WHAT IS EXPECTED
The piece below on the Bible's authority says many readers don't bother to consider certain things. List each of those things.

SUPPLIED PASSAGE
******

Authority Issues

The Bible is not a Rorschach inkblot. This seems obvious; however I’ve known many, many people over the years who tend to read it that way.

A Rorschach inkblot, as most of you probably know, is just that – an inkblot, as if you’d spill some ink on a piece of paper then fold the paper in half. You look at it, and supposedly your impressions of what you think it looks like reveals something about yourself. For example, in Batman Forever, Bruce Wayne asks the lady shrink, “why do you have a picture of a bat?” Turns out it isn’t a bat, just an inkblot. Oops.

Many people read the Bible the same way, not bothering to consider the author’s intended meaning, the cultural issues, or even the context for whatever passage they’re reading. Instead, the Bible is seen, because it’s “the Living Word,” speaking something unique to them. I’ve known people to open up the book at random and blindly put their finger on a verse that gives them their “secret message” for the moment. And, this is done by many people who would also argue the the Bible is authoritative, inerrant, and other words whose meanings they don’t really know.

I’ve read enough books and heard enough sermons over the last 30+ years to know that you can make the Bible say anything you want, as long as you read it according to your own rules. This is not what Martin Luther, Wycliffe and others had in mind when they put the Bible into the hands of the people, in their own language.

I’m not saying that the Holy Spirit can’t illuminate certain things for you, for certain occasions. What I am saying is that if you accept the authority of the Bible, anything you induce from (or perhaps more correctly, into) the Bible text is always subject to the balance of the Bible. There’s a reason that inductive Bible Studies and inductive preaching is so popular: it takes relatively little scholarship; that is, if you don’t subject your interpretation to the rest of the Bible.

******

DATA EXTRACT
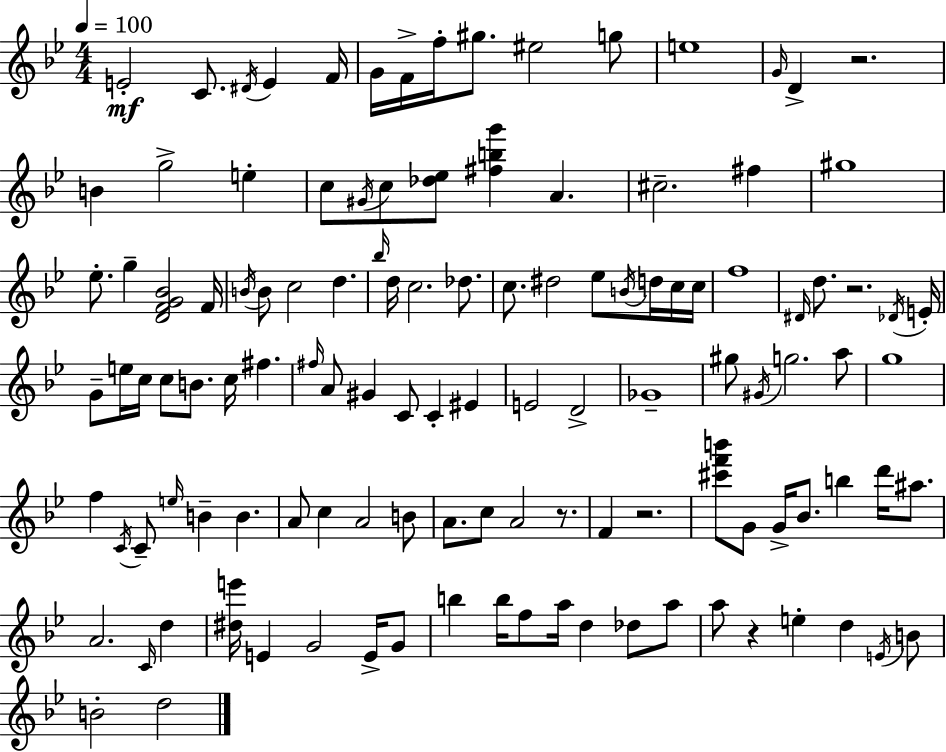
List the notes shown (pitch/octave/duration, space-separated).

E4/h C4/e. D#4/s E4/q F4/s G4/s F4/s F5/s G#5/e. EIS5/h G5/e E5/w G4/s D4/q R/h. B4/q G5/h E5/q C5/e G#4/s C5/e [Db5,Eb5]/e [F#5,B5,G6]/q A4/q. C#5/h. F#5/q G#5/w Eb5/e. G5/q [D4,F4,G4,Bb4]/h F4/s B4/s B4/e C5/h D5/q. Bb5/s D5/s C5/h. Db5/e. C5/e. D#5/h Eb5/e B4/s D5/s C5/s C5/s F5/w D#4/s D5/e. R/h. Db4/s E4/s G4/e E5/s C5/s C5/e B4/e. C5/s F#5/q. F#5/s A4/e G#4/q C4/e C4/q EIS4/q E4/h D4/h Gb4/w G#5/e G#4/s G5/h. A5/e G5/w F5/q C4/s C4/e E5/s B4/q B4/q. A4/e C5/q A4/h B4/e A4/e. C5/e A4/h R/e. F4/q R/h. [C#6,F6,B6]/e G4/e G4/s Bb4/e. B5/q D6/s A#5/e. A4/h. C4/s D5/q [D#5,E6]/s E4/q G4/h E4/s G4/e B5/q B5/s F5/e A5/s D5/q Db5/e A5/e A5/e R/q E5/q D5/q E4/s B4/e B4/h D5/h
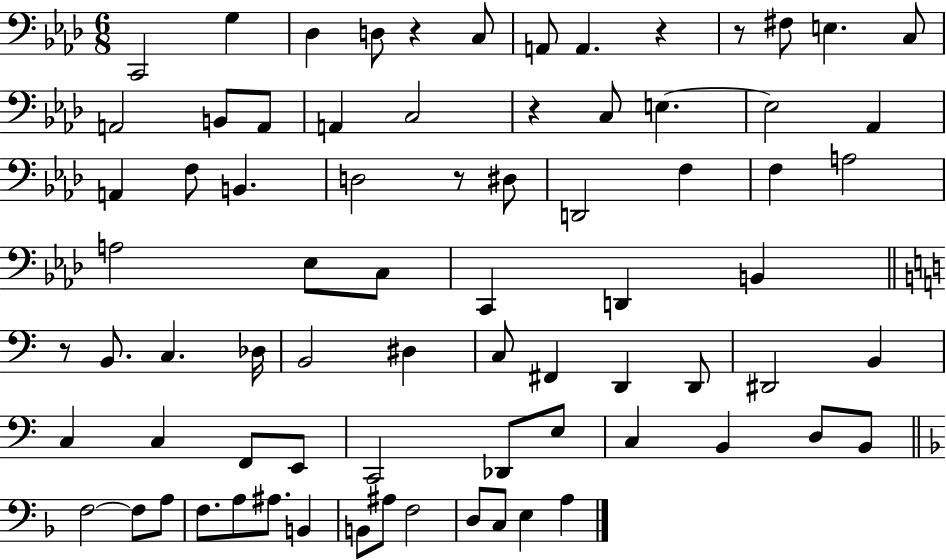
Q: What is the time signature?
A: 6/8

******

TASK SOLUTION
- The author's intended meaning
- The cultural issues
- The context for whatever passage they're reading